Senior Staff Machine Learning Engineer
Advancements in fields such as artificial intelligence and machine learning have the capacity to revolutionize everything from how combat decisions are made to when ship maintenance may be needed. As a developer of air traffic and surveillance sensor systems, Saab is incorporating these advancements into both existing systems, as well as systems that are in the conceptual stage. To take advantage of these opportunities, Saab is seeking a Senior Staff Artificial Intelligence (AI)/Machine Learning (ML) Engineer. Responsibilities will include:
Work with other members of the Strategic Portfolio Office (SPO) and product engineering to develop enhancements to existing products using AI/ML as well as develop new applications targeting future efforts.
Study, apply, and evolve AI/ML capabilities developed in other parts of Saab and available off the shelf (commercial and open source).
Help test and evaluate suitable technologies and approaches.

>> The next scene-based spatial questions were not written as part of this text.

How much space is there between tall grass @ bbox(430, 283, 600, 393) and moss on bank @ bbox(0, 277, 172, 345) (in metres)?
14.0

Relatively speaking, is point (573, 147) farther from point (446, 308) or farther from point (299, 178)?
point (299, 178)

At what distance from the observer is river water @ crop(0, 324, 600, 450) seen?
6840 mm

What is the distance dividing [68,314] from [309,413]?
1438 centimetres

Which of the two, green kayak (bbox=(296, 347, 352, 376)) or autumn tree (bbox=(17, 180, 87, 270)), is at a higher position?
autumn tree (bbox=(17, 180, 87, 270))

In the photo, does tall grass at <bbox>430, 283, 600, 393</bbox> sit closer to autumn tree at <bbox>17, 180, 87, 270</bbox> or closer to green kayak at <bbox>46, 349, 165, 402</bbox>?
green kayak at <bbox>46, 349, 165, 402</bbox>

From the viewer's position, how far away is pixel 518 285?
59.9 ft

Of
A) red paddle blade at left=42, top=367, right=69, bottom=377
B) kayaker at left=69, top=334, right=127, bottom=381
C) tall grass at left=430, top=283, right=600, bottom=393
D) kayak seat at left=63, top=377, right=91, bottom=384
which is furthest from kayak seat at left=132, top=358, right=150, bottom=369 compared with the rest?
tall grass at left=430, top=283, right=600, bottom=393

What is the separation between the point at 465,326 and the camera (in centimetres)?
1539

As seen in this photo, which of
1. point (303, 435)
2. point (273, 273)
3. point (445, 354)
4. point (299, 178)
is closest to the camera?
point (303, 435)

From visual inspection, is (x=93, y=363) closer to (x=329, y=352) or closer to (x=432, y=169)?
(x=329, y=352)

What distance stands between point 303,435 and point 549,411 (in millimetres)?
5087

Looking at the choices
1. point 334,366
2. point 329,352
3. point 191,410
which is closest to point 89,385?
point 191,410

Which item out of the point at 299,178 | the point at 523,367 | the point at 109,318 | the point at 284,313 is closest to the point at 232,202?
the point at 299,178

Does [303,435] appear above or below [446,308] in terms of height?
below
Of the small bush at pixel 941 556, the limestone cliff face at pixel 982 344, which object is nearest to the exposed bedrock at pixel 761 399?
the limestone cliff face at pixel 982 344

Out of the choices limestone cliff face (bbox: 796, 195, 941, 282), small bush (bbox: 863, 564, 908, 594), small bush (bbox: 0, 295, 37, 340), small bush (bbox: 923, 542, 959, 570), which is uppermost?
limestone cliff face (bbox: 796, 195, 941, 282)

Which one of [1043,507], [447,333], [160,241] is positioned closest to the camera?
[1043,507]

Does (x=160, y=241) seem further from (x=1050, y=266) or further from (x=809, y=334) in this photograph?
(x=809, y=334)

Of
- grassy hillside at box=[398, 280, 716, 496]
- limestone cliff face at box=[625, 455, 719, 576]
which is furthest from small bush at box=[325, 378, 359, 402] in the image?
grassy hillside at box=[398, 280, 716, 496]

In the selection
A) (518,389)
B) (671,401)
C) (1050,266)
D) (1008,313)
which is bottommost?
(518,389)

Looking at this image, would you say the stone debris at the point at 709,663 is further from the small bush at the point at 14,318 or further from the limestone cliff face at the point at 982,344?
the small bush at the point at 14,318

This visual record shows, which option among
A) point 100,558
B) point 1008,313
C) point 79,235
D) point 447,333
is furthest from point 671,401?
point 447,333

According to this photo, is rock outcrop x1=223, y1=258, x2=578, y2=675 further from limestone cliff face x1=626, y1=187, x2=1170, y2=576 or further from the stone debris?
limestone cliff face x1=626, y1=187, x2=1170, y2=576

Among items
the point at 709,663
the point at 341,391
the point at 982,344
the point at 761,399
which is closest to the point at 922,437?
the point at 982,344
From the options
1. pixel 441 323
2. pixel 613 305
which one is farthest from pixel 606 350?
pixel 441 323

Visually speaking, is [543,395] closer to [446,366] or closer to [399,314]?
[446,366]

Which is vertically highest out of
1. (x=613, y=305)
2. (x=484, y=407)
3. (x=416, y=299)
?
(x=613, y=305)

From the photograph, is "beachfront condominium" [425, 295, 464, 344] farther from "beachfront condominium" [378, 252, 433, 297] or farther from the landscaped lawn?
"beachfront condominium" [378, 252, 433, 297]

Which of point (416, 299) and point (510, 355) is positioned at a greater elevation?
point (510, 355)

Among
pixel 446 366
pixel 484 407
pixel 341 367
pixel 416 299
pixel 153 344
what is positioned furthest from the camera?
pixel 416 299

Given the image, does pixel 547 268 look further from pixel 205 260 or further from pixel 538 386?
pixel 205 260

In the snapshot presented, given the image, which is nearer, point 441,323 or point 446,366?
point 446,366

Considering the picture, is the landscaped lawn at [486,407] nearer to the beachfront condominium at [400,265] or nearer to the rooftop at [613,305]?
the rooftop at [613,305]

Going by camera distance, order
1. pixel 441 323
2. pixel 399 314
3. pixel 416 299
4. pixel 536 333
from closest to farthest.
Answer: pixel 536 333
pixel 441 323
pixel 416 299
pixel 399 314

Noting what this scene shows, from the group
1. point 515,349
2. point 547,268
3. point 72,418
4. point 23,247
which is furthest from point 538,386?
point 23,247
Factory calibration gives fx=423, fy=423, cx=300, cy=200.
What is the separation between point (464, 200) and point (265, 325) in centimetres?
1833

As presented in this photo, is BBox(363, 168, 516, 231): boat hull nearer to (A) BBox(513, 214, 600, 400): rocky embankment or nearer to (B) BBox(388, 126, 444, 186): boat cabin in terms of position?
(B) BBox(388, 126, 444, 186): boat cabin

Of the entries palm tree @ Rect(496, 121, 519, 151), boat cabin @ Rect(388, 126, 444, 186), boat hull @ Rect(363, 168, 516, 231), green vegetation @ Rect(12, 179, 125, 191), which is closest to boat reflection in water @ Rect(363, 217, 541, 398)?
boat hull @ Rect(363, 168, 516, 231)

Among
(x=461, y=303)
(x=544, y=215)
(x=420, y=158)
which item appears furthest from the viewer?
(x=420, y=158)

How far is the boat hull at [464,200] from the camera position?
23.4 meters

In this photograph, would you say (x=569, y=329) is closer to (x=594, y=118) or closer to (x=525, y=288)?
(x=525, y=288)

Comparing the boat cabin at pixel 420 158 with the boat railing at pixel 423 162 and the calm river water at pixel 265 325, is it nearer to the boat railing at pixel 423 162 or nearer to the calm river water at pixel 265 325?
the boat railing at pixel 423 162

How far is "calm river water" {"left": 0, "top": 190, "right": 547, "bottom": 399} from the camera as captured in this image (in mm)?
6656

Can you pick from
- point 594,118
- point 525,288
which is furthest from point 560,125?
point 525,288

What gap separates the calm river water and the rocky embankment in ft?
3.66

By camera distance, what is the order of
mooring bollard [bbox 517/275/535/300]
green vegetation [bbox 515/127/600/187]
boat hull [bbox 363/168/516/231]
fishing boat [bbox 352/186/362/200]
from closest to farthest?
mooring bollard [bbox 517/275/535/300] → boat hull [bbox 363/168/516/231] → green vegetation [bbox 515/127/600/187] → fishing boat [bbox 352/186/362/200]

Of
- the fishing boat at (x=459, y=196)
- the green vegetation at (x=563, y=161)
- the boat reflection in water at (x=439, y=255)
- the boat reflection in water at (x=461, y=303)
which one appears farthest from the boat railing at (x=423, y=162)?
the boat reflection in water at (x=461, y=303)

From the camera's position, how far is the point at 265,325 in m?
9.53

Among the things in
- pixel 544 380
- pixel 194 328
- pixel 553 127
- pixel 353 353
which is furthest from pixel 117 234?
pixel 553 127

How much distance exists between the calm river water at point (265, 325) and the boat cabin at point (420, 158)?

Design and develop AI/ML algorithms and architectures to support a variety of use cases, such as:
Improved discrimination performance in RF systems.
Develop AI/ML algorithms to achieve capabilities against agile, adaptive, and unknown hostile radars or radar modes.
AI-enabled computer vision capabilities to support airport operations.
Large-scale surveillance and flight information analytics for historical analyses and real-time predictions.
While this role is based in East Syracuse NY, this position can be filled by a highly qualified candidate looking for a challenging and rewarding assignment while working from their preferred remote location.
Skills and Experience:
Required Education and Experience:
Bachelor's degree in Computer Engineering, Computer Science, Mathematics, Machine Learning or related discipline is required. Master's degree or Ph.D. is preferred.
Direct software development experience with in C++, Python, Java, MATLAB, and/or R.
Experience with frameworks for Neural Networks and Machine Learning models (TensorFlow, scikit-learn, Keras, Spark MLlib, etc.).
Strong background in mathematics and/or statistics knowledge and analytical problem solving skills.
Understanding of real-time radar processing (signal processing, radar scheduling, data processing, tracking).
Understanding of air traffic management systems.
Strong, demonstrated machine learning/artificial intelligence background, with hands-on experience building real systems.
Understanding of state-of-the-art machine learning and deep learning techniques and best practices.
Excellent written and verbal communication skills; comfortable presenting research to large audiences.
Comfortable communicating with diverse groups (both experts and novices) in technical and non-technical roles.
Must be a U.S. citizen. Applicants selected may be subject to a government security investigation and must meet eligibility requirements for access to classified information. As a condition of employment, candidates will be required to participate in a background check that will include, at a minimum, a criminal record check, education and employment verification.
Saab is a global defense and security company operating in the fields of air, land and naval defense, civil security and commercial aeronautics. We number approximately 17,000 employees and have operations on all continents. Technologically we are leaders in many areas, and one-fifth of our earnings are spent on research and development.
Saab is a company where we see diversity as an asset and offer unlimited opportunities for advancing in your career. We are also a company that respects each person’s needs and encourage employees to lead a balanced, rewarding life beyond work. Saab values diversity and is an Equal Opportunity/ Affirmative Action employer. All qualified individuals are encouraged to apply and will be considered for employment without regard to race, color, religion, national origin, sex (including pregnancy), sexual orientation, gender identity, age, veteran, disability status, or any other federal, state, or locally protected category.